Dear federal busybodies; here’s what I spend my money on:
1. $2.79 - Goldfish food. I don’t have any, but just in case.
2. $6.54 - Paperclips
3. $19.34 - Paper for paperclips. Kind of a matching set thing.
4. $7.34 - Toe nail clippers. Been tearing up the sheets.
A bunch of other stuff.
I spent $75 on Nespresso capsules this week. Cuff me ‘cos I been a bad girl.
I spend mine on popcorn . . . love eating popcorn while watching the Keystone Kops!
I’ve got two bank accounts. I like to move money between them. Form bank A to bank B. Other times from B to A. Why? Don’t know. Probably because I can and it’s sort of fun to watch the deposits come in. Maybe I need a hobby.
Hmmm. Toe nails, tearing up sheets...What is the information encoded here?.... Tn, t ...Aha! TNT! You are planning on making a bomb with TNT! And planting it in some government building to kill large number of your betters! You are a domestic terrorist! I shall make sure that you will be caught completely unawares at 4 a.m. as we sweep in with sheriffs, FBI agents, frogmen, and, of course, the CNN film crew to document our heroic takedown of such a dangerous exremist, you white nationalist extremist!

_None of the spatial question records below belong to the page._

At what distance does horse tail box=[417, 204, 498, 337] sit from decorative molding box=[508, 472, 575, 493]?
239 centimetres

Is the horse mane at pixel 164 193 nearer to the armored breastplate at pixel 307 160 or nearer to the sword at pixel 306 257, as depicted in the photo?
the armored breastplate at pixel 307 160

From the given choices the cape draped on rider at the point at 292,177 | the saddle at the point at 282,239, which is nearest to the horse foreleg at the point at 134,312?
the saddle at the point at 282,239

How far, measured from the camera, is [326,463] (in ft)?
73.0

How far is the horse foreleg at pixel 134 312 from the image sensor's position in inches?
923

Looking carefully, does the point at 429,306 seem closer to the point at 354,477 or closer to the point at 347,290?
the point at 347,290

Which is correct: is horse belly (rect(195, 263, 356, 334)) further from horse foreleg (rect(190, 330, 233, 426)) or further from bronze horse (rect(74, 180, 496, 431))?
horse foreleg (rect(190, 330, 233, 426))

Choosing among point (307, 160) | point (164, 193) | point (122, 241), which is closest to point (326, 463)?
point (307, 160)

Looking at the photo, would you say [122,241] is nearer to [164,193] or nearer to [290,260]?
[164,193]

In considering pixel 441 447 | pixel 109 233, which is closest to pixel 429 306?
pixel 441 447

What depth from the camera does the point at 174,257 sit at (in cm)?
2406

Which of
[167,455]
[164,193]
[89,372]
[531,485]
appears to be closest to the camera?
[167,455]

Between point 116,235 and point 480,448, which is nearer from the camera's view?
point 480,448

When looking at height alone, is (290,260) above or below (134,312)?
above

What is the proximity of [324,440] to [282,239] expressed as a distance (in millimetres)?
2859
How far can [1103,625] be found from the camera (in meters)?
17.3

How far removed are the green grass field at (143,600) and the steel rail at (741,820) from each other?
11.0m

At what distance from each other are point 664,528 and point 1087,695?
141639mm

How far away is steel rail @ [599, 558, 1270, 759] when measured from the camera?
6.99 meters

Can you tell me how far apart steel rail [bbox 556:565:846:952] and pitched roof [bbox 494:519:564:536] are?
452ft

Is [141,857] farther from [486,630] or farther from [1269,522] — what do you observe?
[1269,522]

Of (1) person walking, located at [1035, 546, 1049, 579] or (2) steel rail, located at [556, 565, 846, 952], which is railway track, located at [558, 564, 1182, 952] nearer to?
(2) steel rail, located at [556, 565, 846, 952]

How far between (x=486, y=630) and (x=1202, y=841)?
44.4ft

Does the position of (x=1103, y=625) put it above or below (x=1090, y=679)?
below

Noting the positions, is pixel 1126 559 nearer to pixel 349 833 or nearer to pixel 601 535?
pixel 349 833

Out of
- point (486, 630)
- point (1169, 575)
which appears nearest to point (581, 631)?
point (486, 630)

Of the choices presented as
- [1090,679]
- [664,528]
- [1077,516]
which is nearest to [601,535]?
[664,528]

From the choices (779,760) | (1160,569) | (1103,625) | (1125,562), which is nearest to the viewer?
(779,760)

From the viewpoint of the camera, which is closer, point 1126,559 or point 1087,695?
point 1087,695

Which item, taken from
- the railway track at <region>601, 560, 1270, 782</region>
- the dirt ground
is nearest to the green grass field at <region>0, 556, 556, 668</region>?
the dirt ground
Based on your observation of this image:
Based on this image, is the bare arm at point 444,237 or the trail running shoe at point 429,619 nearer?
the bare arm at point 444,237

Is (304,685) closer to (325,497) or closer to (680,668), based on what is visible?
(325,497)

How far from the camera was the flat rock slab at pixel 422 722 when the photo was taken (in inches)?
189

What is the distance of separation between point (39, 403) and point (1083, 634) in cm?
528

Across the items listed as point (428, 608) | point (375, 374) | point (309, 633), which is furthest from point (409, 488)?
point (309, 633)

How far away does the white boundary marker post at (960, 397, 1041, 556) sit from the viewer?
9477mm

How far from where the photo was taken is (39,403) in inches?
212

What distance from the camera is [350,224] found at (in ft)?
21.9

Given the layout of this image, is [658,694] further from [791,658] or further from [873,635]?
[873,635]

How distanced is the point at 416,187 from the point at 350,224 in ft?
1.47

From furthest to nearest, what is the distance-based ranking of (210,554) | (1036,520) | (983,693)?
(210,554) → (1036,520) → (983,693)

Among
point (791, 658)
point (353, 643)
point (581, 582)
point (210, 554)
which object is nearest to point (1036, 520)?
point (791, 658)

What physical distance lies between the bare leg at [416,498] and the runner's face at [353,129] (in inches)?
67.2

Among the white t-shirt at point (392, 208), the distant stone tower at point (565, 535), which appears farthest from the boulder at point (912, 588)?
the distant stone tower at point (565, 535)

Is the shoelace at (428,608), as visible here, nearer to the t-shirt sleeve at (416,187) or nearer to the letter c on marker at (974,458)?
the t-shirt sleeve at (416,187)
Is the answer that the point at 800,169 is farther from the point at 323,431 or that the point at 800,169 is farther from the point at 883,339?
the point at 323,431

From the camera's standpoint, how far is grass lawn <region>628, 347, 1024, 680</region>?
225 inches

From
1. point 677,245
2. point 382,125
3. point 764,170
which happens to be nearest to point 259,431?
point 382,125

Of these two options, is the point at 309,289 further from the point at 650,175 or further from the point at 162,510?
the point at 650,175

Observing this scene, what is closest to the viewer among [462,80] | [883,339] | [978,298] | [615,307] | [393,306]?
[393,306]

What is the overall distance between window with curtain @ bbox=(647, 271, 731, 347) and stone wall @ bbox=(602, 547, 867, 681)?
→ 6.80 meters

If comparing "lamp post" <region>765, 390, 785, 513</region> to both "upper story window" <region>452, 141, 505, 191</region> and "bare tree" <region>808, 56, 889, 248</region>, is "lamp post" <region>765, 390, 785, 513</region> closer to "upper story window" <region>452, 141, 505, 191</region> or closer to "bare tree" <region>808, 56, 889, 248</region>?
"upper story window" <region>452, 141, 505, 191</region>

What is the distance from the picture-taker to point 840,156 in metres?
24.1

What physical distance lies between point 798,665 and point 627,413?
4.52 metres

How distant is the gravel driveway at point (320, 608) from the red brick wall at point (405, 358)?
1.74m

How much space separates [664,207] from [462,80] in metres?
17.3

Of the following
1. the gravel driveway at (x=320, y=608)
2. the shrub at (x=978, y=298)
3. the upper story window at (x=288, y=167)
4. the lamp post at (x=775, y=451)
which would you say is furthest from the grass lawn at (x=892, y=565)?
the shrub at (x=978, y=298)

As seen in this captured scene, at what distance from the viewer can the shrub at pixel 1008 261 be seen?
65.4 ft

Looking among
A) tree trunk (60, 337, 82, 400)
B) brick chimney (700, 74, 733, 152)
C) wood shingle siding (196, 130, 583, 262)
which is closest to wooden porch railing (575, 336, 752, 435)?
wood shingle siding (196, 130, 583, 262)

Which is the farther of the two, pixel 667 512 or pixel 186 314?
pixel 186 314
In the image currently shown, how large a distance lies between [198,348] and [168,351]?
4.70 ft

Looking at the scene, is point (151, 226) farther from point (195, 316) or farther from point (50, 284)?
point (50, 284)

By the way, do you have any dogs we can shoot for good measure?
Dear FBI: I’ve been taking Vitamins C, D3, and K2, Zinc, Quercetin, Melatonin, probiotics, L-Lysine, and several other supplements that are said to be prophylactics against Covid-19. I also oppose critical race theory and LGBTQ+ indoctrination in the public schools. I think General Milley as a fat-ass fascist. Since in your eyes those things make me a white-supremacist, an extremist, and a terror suspect, you might want to talk to me. You know where to find me.
Remember your elementary school training. A paper clip and a rubber band make for a formidable weapon.
“$7.34 - Toe nail clippers. Been tearing up the sheets.”
I can hook you up with a pair of toe nail clippers for a buck.